The efficacy of postoperative interferon in patients with lymph node metastasis has been suggested in a previous study [2]. In the current study, we abandoned a subset analysis with the N classification because the number of N1 subjects in both groups was small (3 in the interferon group and 2 in the observation group). Progression-free survival was evaluated in groups of T1/T2 and T3 subjects, since the T classification also reflects progression of the primary tumor. We found no significant difference between the interferon and observation groups for the T3 subjects, although progression-free survival in the interferon group was consistently higher in the 3 years after nephrectomy. This indicates a tendency for efficacy of postoperative adjuvant treatment with interferon in T3 subjects, who have a comparatively high risk among stage II or III subjects, as also seen in the effects of N factors in a previous study. Other factors (age, sex, and grade) showed no relationship with the efficacy of interferon.

Smoothing of hazards was estimated to examine the timing of the risk of progression in the postoperative period. Initial peaks for the risk of progression were observed at 6 and 12 months after surgery in the observation and interferon groups, respectively; thus, the peak in the interferon group was delayed for about 6 months. A second peak was observed at 2–3 and 3–4 years after surgery in the respective groups, again suggesting a delay of the peak hazards in the interferon group. Since the weights of individual events were calculated equally regardless of the time in the log-rank test used to examine the difference in progression-free survival, a difference in efficacy could not be detected when the number of events was almost the same at the end of follow-up of prognosis. However, based on the smoothing of hazards, interferon has an effect in delaying progression. Therefore, we suggest that postoperative administration of interferon for 1 year or longer might be considered as a treatment option after surgery for renal cell carcinoma, with careful observation of possible adverse events caused by interferon administration.

One of the limitations of this study is the small number of subjects. The sample size in the protocol design of the study was 540 patients (270 in each group), but an increase in the maximum diameter of the tumor to 7 cm in the criteria for T1 resulted in a smaller number of stage II or III patients than expected in developing the study protocol. Thus, the number of participating institutes was increased and the registration period was extended twice from the initial period of 2–5 years in total; however, the total number of patients was only 100. Therefore, the efficacy of interferon as postoperative adjuvant treatment could not be judged with certainty due to the insufficient power of the statistical tests. Due to the small number of subjects, we limited the analysis to factors that might affect prognosis in a multivariate analysis. For the same reason, we were unable to perform a detailed evaluation of the smoothed hazards peak at 4 years after nephrectomy, since the estimated values at this time point were unstable because of the smaller number of patients at risk.
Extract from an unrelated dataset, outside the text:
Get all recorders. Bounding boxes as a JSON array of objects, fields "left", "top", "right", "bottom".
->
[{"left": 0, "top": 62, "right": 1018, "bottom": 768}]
Planning and performance of a future clinical study on postoperative adjuvant treatment with interferon may be difficult because several molecular targeted drugs have now been approved for treatment of renal cell carcinoma in Japan. Thus, we believe that the results of the current study are important as basic data for the efficacy of postoperative adjuvant treatment in Japan. In the future, it will be important to examine how immunotherapy with interferon should be used as a treatment option with molecular agents; to identify the patient population in which interferon may be effective; and to determine the timing of use, combination with other drugs, and the administration schedule for multiple agents.

Conclusion

Progression-free survival showed no improvement after administration of natural interferon α to patients with stage II or III renal cell carcinoma for 1 year after radical nephrectomy. All adverse events were well known, with incidences similar to those found in previous studies. An evaluation of postoperative hazards indicated that the peak hazards of progression might be delayed by about 6 months by interferon administration.